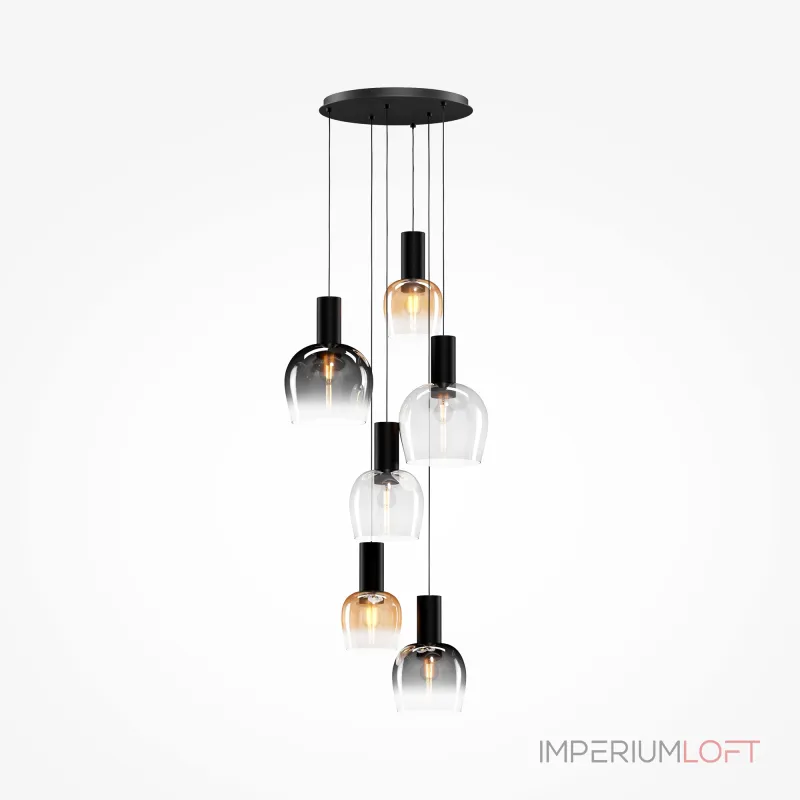 Подвесной светильник Maytoni Modern MOD414PL-06B Подвесной светильник Maytoni Modern MOD414PL-06B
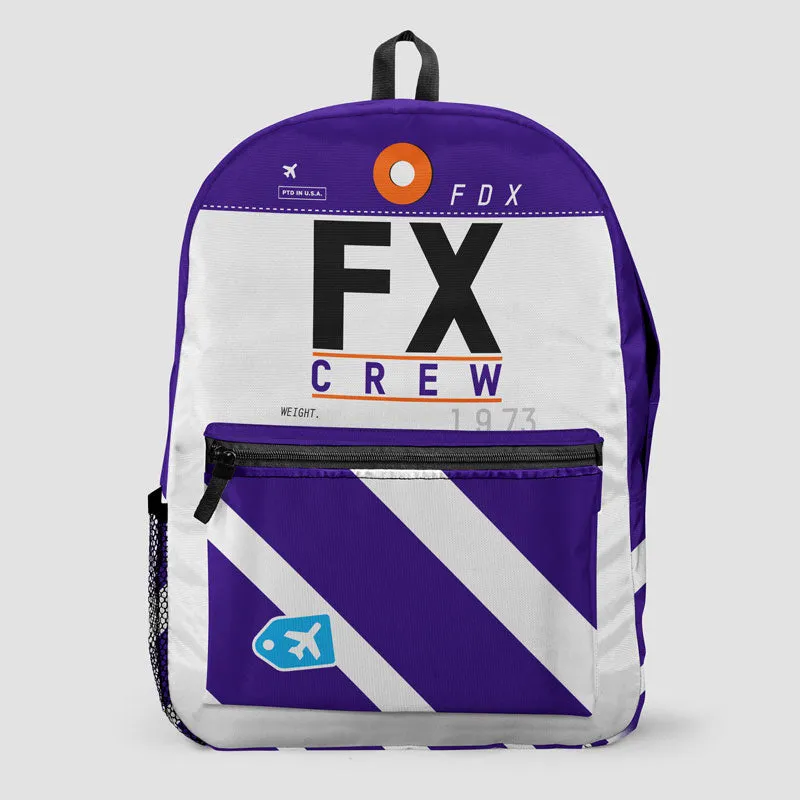 Backpack by FX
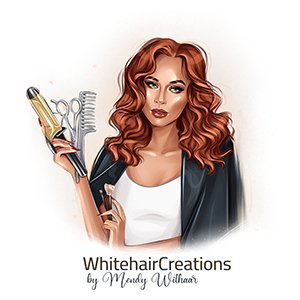 Whitehair by Mendy Withaar
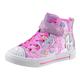 Sneaker SKECHERS KIDS "TWINKLE SPARKS-UNICORN DAYDREAM" Gr. 33, pink (rosa, multi) Kinder Schuhe Skaterschuh Sneakerboots Schnürboots Sneaker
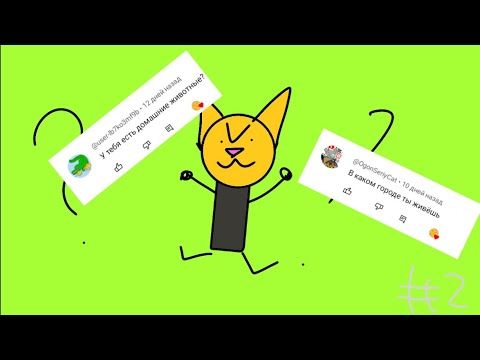 Ответы на вопросы #2 | Котин котэ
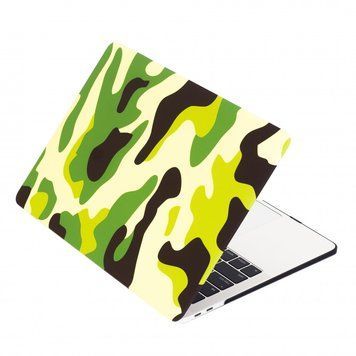 Накладка Picture DDC для MacBook New Air 13.3" (2018-2019) Green Camouflage - ash-mobile.com.ua - фото 1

#### Work instructions:
Leaving all pictures aside, print exactly the lines from the one that contains "Whitehair by Mendy Withaar" through the last line of the data above, inclusive.

#### Task output:
 Whitehair by Mendy Withaar
 Sneaker SKECHERS KIDS "TWINKLE SPARKS-UNICORN DAYDREAM" Gr. 33, pink (rosa, multi) Kinder Schuhe Skaterschuh Sneakerboots Schnürboots Sneaker
 Ответы на вопросы #2 | Котин котэ
 Накладка Picture DDC для MacBook New Air 13.3" (2018-2019) Green Camouflage - ash-mobile.com.ua - фото 1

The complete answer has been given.